Text extract ::
Frederick Henry Parslow  (14 August 1932 – 26 January 2017) was an Australian actor, who appeared in film, television and theatre.

Acting career

Parslow was notable in several film and TV roles, with parts in internationally successful TV soap opera's The Sullivans and Neighbours and was active in theatre, having served as a member of the Melbourne Theatre Company for nearly thirty years, joining the company when it was founded in 1953, known then the Union Theatre Repertory Company, and making his first performance with in a touring production of Twelfth Night

Whilst a dominant figure on the Melbourne theatre scene, Parslow was generally reluctant to take on television roles. He made television appearances in the 1960s, in comedy and variety sketches with theatre colleagues on The Ray Taylor Show and In Melbourne Tonight. Minor roles included Crawford Productions staples Bluey, Skyways, and Cop Shop.
 
Parslow's also featured in several TV miniseries and TV films with roles in Against the Wind and The Humpty Dumpty Man

Parslow's cameo film roles included Alvin Purple (1973) as Alvin's father, and Peter Weir's 1977 film The Last Wave as Reverend Burton.

Material provided ::
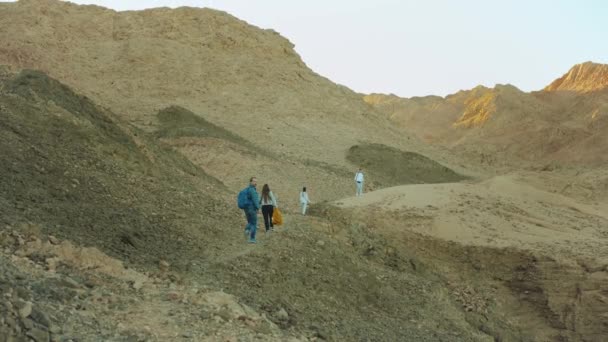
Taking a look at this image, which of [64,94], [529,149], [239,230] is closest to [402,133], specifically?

What to do ::
1. Repeat the passage of the Parslow biography from "Acting career" to "and Cop Shop.", word for word.
2. In the Parslow biography, shorten the paragraph beginning "Whilst a dominant figure" to a bulleted list that keeps its main facts.

Task results ::
1.
Acting career

Parslow was notable in several film and TV roles, with parts in internationally successful TV soap opera's The Sullivans and Neighbours and was active in theatre, having served as a member of the Melbourne Theatre Company for nearly thirty years, joining the company when it was founded in 1953, known then the Union Theatre Repertory Company, and making his first performance with in a touring production of Twelfth Night

Whilst a dominant figure on the Melbourne theatre scene, Parslow was generally reluctant to take on television roles. He made television appearances in the 1960s, in comedy and variety sketches with theatre colleagues on The Ray Taylor Show and In Melbourne Tonight. Minor roles included Crawford Productions staples Bluey, Skyways, and Cop Shop.

2.
- Parslow was a dominant figure in Melbourne theater but generally reluctant to take television roles.
- In the 1960s he appeared in comedy and variety sketches with theater colleagues on The Ray Taylor Show and In Melbourne Tonight.
- His minor roles included the Crawford Productions staples Bluey, Skyways, and Cop Shop.